ElevenLabsが5億ドルのシリーズDラウンドを調達、評価額は110億ドルに
AI音声企業のElevenLabsは、5億ドルのシリーズDラウンドを完了し、評価額が110億ドルに達したと発表した。これは1年前の評価額の3倍以上。2025年のARRは3億3000万ドル超で、ドイツテレコム、Square、ウクライナ政府、Revolutなどが顧客。資金は企業向けAIエージェントプラットフォーム「ElevenAgents」の拡大と国際展開に充てられる。
AI音声スタートアップのElevenLabsは2026年2月4日、5億ドルのシリーズDラウンドを完了し、評価額が110億ドルに達したことを発表した。これは1年前の評価額の3倍以上にあたる。今回のラウンドはSequoia Capitalがリードし、同社のAndrew ReedがElevenLabsの取締役に加わる。既存投資家のAndreessen Horowitzは4倍、ICONIQは3倍の追加投資を行い、新たにLightspeed Venture Partners、Evantic Capital、BONDも参加した。既存株主のBroadLight、NFDG、Valor Capital、AMP Coalition、Smash Capitalも引き続き支援する。これにより、2022年の創業以来の累計調達額は7億8100万ドルとなった。
ElevenLabsは2025年に3億3000万ドル超の年間経常収益(ARR)を達成し、その成長は企業顧客の急速な採用に支えられている。ドイツテレコム、Square、ウクライナ政府、Revolutなどが、カスタマーサポート、会話型コマース、市民エンゲージメント、社内トレーニング、インバウンドセールスにElevenLabsの音声エージェントを活用している。

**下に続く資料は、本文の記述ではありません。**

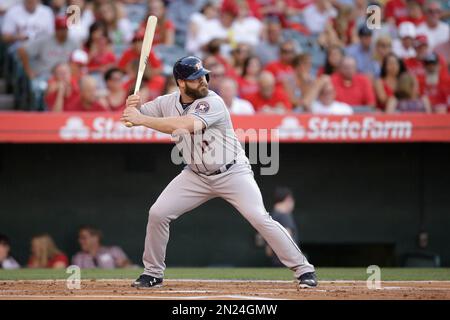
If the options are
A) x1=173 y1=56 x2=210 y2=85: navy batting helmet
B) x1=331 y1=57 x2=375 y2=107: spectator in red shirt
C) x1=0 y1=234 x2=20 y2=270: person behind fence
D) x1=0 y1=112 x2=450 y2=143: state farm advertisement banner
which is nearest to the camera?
x1=173 y1=56 x2=210 y2=85: navy batting helmet

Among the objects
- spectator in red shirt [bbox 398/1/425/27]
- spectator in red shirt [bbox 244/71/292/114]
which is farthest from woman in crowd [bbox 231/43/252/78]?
spectator in red shirt [bbox 398/1/425/27]

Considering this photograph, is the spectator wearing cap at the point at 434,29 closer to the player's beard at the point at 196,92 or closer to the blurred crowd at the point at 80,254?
the blurred crowd at the point at 80,254

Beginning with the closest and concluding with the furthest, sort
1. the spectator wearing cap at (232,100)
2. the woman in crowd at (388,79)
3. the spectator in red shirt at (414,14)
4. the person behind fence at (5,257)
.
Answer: the person behind fence at (5,257)
the spectator wearing cap at (232,100)
the woman in crowd at (388,79)
the spectator in red shirt at (414,14)

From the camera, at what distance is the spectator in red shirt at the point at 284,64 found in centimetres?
1248

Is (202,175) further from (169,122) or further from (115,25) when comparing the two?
(115,25)

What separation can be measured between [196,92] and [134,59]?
200 inches

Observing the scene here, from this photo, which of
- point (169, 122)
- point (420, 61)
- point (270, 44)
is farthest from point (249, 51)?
point (169, 122)

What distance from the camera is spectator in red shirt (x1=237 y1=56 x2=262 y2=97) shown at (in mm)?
12094

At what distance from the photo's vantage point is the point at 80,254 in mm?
11461

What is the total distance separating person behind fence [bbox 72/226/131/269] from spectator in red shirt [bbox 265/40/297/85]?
2.99 meters

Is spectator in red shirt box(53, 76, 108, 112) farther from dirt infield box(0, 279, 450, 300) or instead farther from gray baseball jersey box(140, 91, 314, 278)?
gray baseball jersey box(140, 91, 314, 278)

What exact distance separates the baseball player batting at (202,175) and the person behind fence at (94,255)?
409cm

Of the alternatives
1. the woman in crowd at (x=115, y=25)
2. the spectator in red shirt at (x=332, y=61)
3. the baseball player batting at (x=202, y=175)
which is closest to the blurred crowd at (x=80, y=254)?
the woman in crowd at (x=115, y=25)
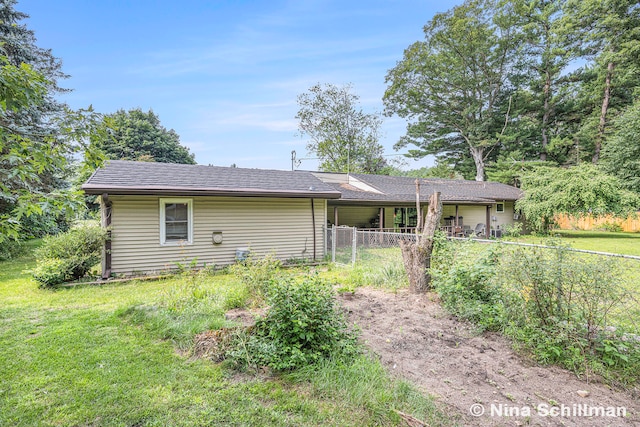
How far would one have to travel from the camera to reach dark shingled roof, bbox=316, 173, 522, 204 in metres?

調達した資金は主に、企業向け音声・会話型AIプラットフォーム「ElevenAgents」の拡大に充てられる。同社は同時に、音声エージェントの大幅なアップグレードを発表。新しいターンテイキング機能と「Eleven v3 Conversational」モデルにより、応答時間の短縮と表現力の向上を実現した。さらに、感情対話モデル、吹き替え、音声汎用知能の研究開発にも投資を強化する。

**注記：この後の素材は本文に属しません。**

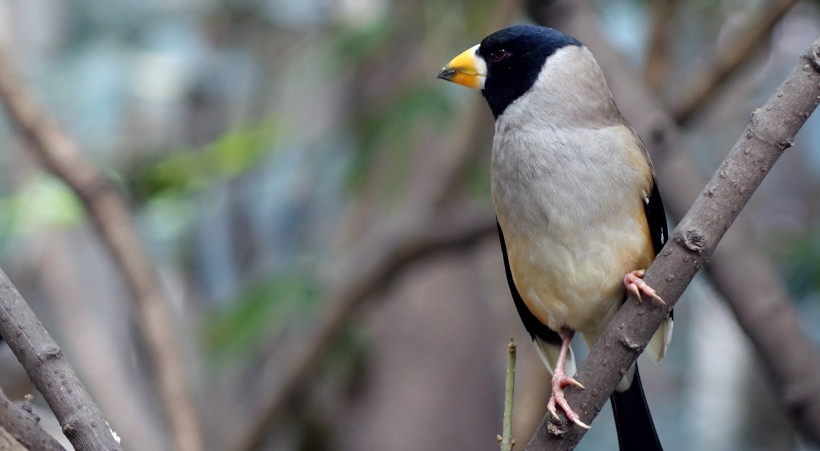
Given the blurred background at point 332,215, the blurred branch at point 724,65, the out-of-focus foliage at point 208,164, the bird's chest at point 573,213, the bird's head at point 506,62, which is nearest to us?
the bird's chest at point 573,213

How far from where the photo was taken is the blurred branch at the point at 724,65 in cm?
332

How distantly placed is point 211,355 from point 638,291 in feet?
7.67

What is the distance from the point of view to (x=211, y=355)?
12.5 ft

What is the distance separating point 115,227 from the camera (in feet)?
11.5

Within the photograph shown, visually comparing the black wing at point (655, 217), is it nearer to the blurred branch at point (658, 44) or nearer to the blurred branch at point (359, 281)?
the blurred branch at point (359, 281)

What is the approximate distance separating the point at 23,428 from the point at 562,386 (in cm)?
106

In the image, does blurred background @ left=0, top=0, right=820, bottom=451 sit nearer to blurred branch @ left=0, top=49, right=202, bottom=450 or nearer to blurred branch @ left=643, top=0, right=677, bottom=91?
blurred branch @ left=643, top=0, right=677, bottom=91

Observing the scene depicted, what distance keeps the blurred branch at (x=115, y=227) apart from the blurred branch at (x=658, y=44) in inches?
72.7

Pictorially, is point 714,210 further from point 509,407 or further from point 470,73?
point 470,73

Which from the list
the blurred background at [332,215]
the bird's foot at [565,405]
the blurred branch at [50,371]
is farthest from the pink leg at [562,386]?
the blurred background at [332,215]

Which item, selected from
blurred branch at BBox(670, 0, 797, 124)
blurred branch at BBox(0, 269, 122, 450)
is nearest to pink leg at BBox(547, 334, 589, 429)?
blurred branch at BBox(0, 269, 122, 450)

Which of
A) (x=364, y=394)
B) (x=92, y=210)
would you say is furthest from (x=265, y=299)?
(x=364, y=394)

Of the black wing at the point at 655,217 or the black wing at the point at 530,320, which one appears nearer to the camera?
the black wing at the point at 655,217

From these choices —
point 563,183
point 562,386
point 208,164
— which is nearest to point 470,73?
point 563,183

国際展開では、ロンドン、ニューヨーク、サンフランシスコ、ワルシャワ、ダブリン、東京、ソウル、シンガポール、バンガロール、シドニー、サンパウロ、ベルリン、パリ、メキシコシティに現地に根ざしたGo-to-Marketチームを配置し、ElevenAgentsとElevenCreativeの企業導入を支援する。
共同創業者のPiotr Dabkowski氏は「私たちは人間のように聞こえる声を作ることから始め、今ではテキスト読み上げ、文字起こし、音楽、吹き替え、会話モデルに至るフル音声スタックの基盤モデルを構築している。モデルを最大限に最適化し、ベンチマークを再定義する製品体験を提供する」と語る。もう一人の共同創業者Mati Staniszewski氏は「モデルと製品の交差点が重要であり、私たちのチームは研究を現実の体験に変える力を何度も証明してきた。この資金は音声を超えてテクノロジーとの対話方法を変革する助けとなる。クリエイティブ製品を拡大し、クリエイターが最高の音声と映像を組み合わせ、話し、タイプし、行動できるエージェントを構築する計画だ。ElevenLabsを創業した時は今日の規模と影響力を想像できなかったが、この分野がまだ初期段階であることを認識し、IPOとその先に向けて努力を続ける」と述べた。
Sequoia CapitalのAndrew Reed氏は「MatiとPiotrは卓越した創業者でありリーダーだ。彼らはElevenLabsを世界のAIエコシステムで最も成功し、影響力のある企業の一つに育て上げた。世界クラスの研究から驚くべきクリエイティブツール、大規模なエンタープライズ音声エージェントまで、ElevenLabsは人々のコミュニケーションとテクノロジーとの関わり方を変えている。取締役会に加わることを光栄に思う」とコメントした。
ElevenLabsは、コンピューティングの次のフェーズでは、人間が機械のボタンやメニューに適応するのではなく、テクノロジーが人間の自然なコミュニケーション方法に適応するようになると考えている。